Slide 6 - Open vraag
Gebruik het overzicht. In welke twee situaties consumeert Rob door de productie van bedrijven? Noteer de nummers
Slide 7 - Open vraag
Bas maakt een rit met zijn motor. Hij heeft verschillende behoeften tijdens de motorrit. Welke behoefte wordt bevredigd door de natuur? Kies uit onderstaande mogelijkheden:
A
een goed lopende motor
B
weinig ander verkeer op de weg
C
windstil weer
Slide 8 - Quizvraag
Welke behoefte van Bas wordt bevredigd door zelfvoorziening? Kies uit onderstaande mogelijkheden:
A
een goed wegdek
B
sportieve kleding
C
veiligheid door een veilige manier van rijden
Slide 9 - Quizvraag
Mia kan tijdelijk niet naar school, want ze is opgenomen in het ziekenhuis. Het ziekenhuis wordt grotendeels betaald van belastinggeld en produceert voor Mia’s behoefte om beter te worden. Hoe noemt men zo’n instelling als het ziekenhuis in de economie?
Slide 10 - Open vraag
Gebruik het overzicht hiernaast. Evelyn (18 jaar) gaat 17 keer zwemmen in het openluchtbad. Ze kan dagkaarten nemen of een abonnement. Bereken hoeveel ze bespaart door een abonnement te nemen. Laat je berekening zien.
Slide 11 - Open vraag
De ooms en tantes van Myrna fietsen allemaal op een Gazelle-fiets. Haar vader en moeder hebben ook zo’n fiets. Ze hebben nooit een ander merk fiets gehad. Myrna twijfelt niet als ze een fiets gaat kopen. Ze wil een Gazelle-fiets. Wat heeft veel invloed op de aankoop van Myrna?
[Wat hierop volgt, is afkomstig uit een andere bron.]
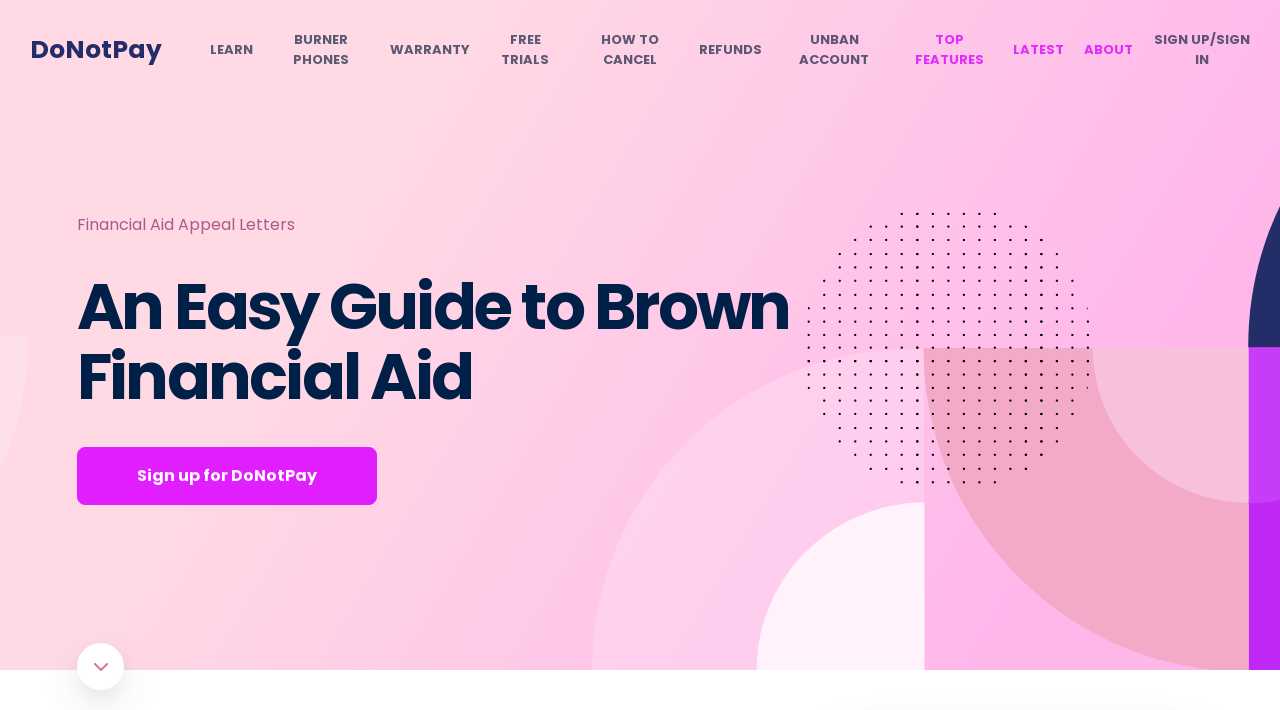

--- FILE ---
content_type: text/plain; charset=utf-8
request_url: https://api.donotpay.com/new-user-session
body_size: 657
content:
{"ID":0,"CreatedAt":"0001-01-01T00:00:00Z","UpdatedAt":"0001-01-01T00:00:00Z","DeletedAt":null,"id":182156192,"createdAt":"2026-01-29T01:23:34.316482677Z","updatedAt":"2026-01-29T01:23:34.316482677Z","deletedAt":{"Time":"0001-01-01T00:00:00Z","Valid":false},"ModelNode":null,"SessionStart":"2026-01-29T01:23:34.316048513Z","SessionEnd":null,"Identifier":"38uWDF3vAgCiH9463VEye2vLOop","UserIdentifier":null,"IP":"3.135.248.71","Device":"","Agent":"Mozilla/5.0 (Macintosh; Intel Mac OS X 10_15_7) AppleWebKit/537.36 (KHTML, like Gecko) Chrome/131.0.0.0 Safari/537.36; ClaudeBot/1.0; +claudebot@anthropic.com)","Browser":"Chrome","OperatingSystem":"Mac OS","LatLong":"","InnerWidth":"1280","InnerHeight":"720","UserEventSessions":null}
Kies uit onderstaande mogelijkheden
A
haar familie
B
haar kennis over fietsen
C
haar leeftijd
Slide 12 - Quizvraag
Stefan koopt een smartphone. Hij wil er een met veel opslagruimte voor filmpjes en foto’s. Het apparaat dat hij nu heeft, heeft slechts 4 GB. Wie of wat heeft invloed op de aankoop van Stefan? Kies uit onderstaande mogelijkheden:
A
technische gebruiksmogelijkheden
B
zijn familie
C
zijn leeftijd
Slide 13 - Quizvraag
Muziekzenders zijn populair. Ze zijn bijna overal te ontvangen. Ze zijn gratis en zenden 24 uur per dag uit. Muziekzenders kunnen zichzelf goed verkopen. Hoe heet de kunst van het verkopen? Kies uit onderstaande mogelijkheden:
A
marketing
B
productie
C
publiciteit
Slide 14 - Quizvraag
Een fabrikant van smartwatches komt elk jaar met een nieuw model op de markt. Welk onderdeel van de marketingmix past de fabrikant toe in dit voorbeeld? Kies uit onderstaande mogelijkheden
A
plaatsbeleid
B
prijsbeleid
C
productbeleid
D
promotiebeleid
Slide 15 - Quizvraag
Lees het bericht. Het bericht gaat over de dinoplaatjes. Welk onderdeel van de marketingmix wordt in dit bericht uitgelegd? Kies uit onderstaande mogelijkheden:
A
plaatsbeleid
B
prijsbeleid
C
productbeleid
D
promotiebeleid
Slide 16 - Quizvraag
Anita koopt een zomerjack bij de H&M. Op het prijskaartje staat € 79. Ze krijgt 25% korting. Bereken hoeveel Anita betaalt voor het zomerjack. Laat de berekening zien.
Slide 17 - Open vraag
Stel, de vraag naar snijbloemen is 1 000 bossen en het aanbod is 400 bossen. Wat gebeurt er met de prijs van een bos snijbloemen? Kies uit onderstaande mogelijkheden:
A
De prijs blijft gelijk.
B
De prijs daalt.
C
De prijs stijgt.
D
De prijs kan stijgen en kan dalen
Slide 18 - Quizvraag
De bloemenmarkt bestaat uit alle vragers naar en aanbieders van bloemen. Wie zijn de vragers van bloemen? Kies uit onderstaande mogelijkheden:
A
Alle mensen die bloemen kopen.
B
Alle mensen die bloemen kopen en bloemen verkopen.